L’ancien chercheur en neurosciences de 35 ans, sélectionné avec quatre autres Européens parmi 23 000 candidats pour devenir “astronaute de carrière” retrouvera cependant à Cologne Frank De Winne, et pas seulement en photo. Ce dernier sera le “boss” de Raphaël Liégeois, en tant que responsable de “l’école des astronautes”, le centre d’entraînement (CEA) de l’agence spatiale européenne (Esa). ” Ce qui j’ai envie de dire à Raphaël Liégeois à l’occasion de sa rentrée ? C’est une belle carrière, apprends beaucoup et amuse-toi aussi”, dit Frank De Winne, qui énumère les grandes priorités à transmettre à ses futurs étudiants durant ce basic training. “Il y a l’aspect général : le fonctionnement du corps humain, la spécificité du travail d’astronautes…. Le deuxième aspect, ce sont les connaissances sur la station spatiale internationale et son fonctionnement et puis troisièmement ce qu’on appelle le skills basic training : un entraînement qui donne les aptitudes nécessaires pour mener des tâches complexes dans l’ISS. Il y a d’abord une partie en classe mais très vite, on met les astronautes dans des simulateurs ou devant les payloads (différents équipements présents dans l’ISS) qu’ils vont devoir opérer.”

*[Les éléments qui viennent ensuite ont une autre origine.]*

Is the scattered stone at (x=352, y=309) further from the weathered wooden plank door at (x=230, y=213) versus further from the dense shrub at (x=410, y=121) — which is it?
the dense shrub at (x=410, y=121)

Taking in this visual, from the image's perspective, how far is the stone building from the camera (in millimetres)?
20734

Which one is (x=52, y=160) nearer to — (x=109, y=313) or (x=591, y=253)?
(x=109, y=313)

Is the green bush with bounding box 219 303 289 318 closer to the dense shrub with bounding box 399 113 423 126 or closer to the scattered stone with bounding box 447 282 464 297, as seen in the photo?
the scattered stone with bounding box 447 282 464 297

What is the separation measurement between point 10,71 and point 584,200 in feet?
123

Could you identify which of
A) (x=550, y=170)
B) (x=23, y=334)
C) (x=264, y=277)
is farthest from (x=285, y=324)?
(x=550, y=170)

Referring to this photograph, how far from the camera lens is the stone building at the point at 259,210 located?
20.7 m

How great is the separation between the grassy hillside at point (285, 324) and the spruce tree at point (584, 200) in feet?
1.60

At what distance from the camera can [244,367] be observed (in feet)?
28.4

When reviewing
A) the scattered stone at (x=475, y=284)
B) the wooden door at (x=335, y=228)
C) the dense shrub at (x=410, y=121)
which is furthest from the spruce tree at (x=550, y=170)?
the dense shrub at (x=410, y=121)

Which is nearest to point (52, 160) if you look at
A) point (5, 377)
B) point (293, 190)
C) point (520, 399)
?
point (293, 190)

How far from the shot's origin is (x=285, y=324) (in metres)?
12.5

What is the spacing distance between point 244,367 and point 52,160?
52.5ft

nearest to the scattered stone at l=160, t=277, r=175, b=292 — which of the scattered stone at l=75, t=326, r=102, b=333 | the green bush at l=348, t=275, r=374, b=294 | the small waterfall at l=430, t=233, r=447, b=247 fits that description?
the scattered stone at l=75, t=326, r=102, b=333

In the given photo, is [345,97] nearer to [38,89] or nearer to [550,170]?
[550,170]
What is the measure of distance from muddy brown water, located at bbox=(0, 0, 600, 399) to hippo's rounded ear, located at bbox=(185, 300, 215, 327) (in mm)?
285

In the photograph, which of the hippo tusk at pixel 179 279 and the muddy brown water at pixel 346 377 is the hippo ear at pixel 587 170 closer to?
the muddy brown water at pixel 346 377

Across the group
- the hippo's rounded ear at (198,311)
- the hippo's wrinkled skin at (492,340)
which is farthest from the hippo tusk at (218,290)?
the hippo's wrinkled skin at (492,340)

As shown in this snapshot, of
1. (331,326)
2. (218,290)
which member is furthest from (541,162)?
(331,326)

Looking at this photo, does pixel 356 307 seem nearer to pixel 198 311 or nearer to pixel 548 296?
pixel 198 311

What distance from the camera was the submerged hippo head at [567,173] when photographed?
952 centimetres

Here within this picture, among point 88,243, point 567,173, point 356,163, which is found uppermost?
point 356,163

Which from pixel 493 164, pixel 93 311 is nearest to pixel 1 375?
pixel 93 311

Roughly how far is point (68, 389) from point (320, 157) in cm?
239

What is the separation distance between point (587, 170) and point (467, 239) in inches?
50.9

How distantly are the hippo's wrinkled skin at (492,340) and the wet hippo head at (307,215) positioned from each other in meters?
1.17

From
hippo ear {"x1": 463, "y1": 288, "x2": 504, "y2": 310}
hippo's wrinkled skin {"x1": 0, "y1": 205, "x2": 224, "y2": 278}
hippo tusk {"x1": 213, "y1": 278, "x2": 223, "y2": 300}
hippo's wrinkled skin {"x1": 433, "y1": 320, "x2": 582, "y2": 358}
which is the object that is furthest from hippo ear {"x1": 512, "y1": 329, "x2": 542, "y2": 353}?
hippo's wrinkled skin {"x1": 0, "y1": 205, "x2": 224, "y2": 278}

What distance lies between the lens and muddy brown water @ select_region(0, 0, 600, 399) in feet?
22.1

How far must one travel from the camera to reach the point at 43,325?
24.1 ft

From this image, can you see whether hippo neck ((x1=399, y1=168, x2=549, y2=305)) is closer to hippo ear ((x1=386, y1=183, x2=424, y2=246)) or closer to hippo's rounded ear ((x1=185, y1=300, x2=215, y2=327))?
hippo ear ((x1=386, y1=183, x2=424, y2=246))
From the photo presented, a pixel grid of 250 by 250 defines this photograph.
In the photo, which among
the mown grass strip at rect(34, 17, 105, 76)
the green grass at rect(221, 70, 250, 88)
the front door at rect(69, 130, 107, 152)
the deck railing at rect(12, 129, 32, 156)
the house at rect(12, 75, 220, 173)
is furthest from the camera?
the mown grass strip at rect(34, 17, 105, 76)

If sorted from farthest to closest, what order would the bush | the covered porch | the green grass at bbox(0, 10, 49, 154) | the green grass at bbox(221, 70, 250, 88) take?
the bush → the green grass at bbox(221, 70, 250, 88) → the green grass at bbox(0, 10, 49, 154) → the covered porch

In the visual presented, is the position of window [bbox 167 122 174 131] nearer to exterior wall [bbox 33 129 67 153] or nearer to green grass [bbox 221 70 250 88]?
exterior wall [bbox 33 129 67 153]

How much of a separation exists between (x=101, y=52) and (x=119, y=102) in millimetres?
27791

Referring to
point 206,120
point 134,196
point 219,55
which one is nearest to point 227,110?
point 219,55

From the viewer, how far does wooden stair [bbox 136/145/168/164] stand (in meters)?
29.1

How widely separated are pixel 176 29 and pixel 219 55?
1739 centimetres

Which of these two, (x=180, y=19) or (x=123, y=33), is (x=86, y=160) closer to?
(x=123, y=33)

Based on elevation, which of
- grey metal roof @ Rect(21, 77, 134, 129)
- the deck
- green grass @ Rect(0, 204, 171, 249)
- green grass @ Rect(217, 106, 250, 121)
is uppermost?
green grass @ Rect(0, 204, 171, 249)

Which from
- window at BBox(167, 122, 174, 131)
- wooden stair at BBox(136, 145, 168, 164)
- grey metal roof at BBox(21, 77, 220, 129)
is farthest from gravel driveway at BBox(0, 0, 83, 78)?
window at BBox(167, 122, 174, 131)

En effet, si le bâtiment extérieur, situé sur le “campus” de la DLR (l’agence spatiale allemande), avec sa façade vitrée, aurait tout à fait sa place dans n’importe quel zoning économique en Belgique, l’intérieur n’a rien de banal : passé le hall d’entrée, si l’on pousse quelques portes sécurisées, on débouche dans le grand “hall d’entraînement”. Dans cette grande salle au haut plafond, sont dispersées des sortes des “bidons” métalliques géants, d’une dizaine de mètres de long et de 4 à 5 mètres de diamètres.

Deux de ces cylindres sont les répliques parfaites du laboratoire Columbus, une des parties “européennes” de l’ISS, où les astronautes mènent des expériences dans l’espace, à la demande de scientifiques restés au sol. Ici, dans la réplique, les “murs” sont d’ailleurs couverts de matériel, que ce soit des ordinateurs portables – des attaches sont prévues en dessous pour les pieds pour ne pas flotter et pouvoir rester debout – ou ces “boîtes à gants”, containers où sont fixés des gants montant jusqu’aux épaules et qui permettent de manipuler une expérience de manière protégée.

Lors de la première année, dans cet espace vital de 50 m2, les élèves apprendront à s’orienter dans ce module, identifier les équipements et leurs fonctions, manipuler le sous-système informatique du module, via les mêmes ordinateurs portables que ceux installés dans l’espace… Frank De Winne s’amuse à dire que pour devenir un bon astronaute, il faut apprendre à savoir lire, à se servir de ses mains et à ne pas prendre d’initiatives. “Lors d’un jour nominal (sans incident, NdlR) à la station, l’astronaute dispose d’une timeline dans un ordinateur qui décrit minute par minute quelle tâche il doit réaliser, décrit-il. On ouvre la timeline, où il est écrit : voici la tâche que tu dois mener. Une procédure y est attachée. Tu ouvres la procédure, tu la lis et tu l’exécutes. Si quelque chose ne fonctionne pas comme dans la procédure, tu stoppes et tu appelles le sol. Voilà les tâches quotidiennes des astronautes ! Cela dit, on s’entraîne aussi à prendre des initiatives en cas d’urgence – il y a là aussi beaucoup de procédures.” Ces répétitions au sein du “faux module” ne se mènent pas toutefois durant la première année mais le plus proche possible du véritable vol, afin que “tout reste frais dans le cerveau des gens”.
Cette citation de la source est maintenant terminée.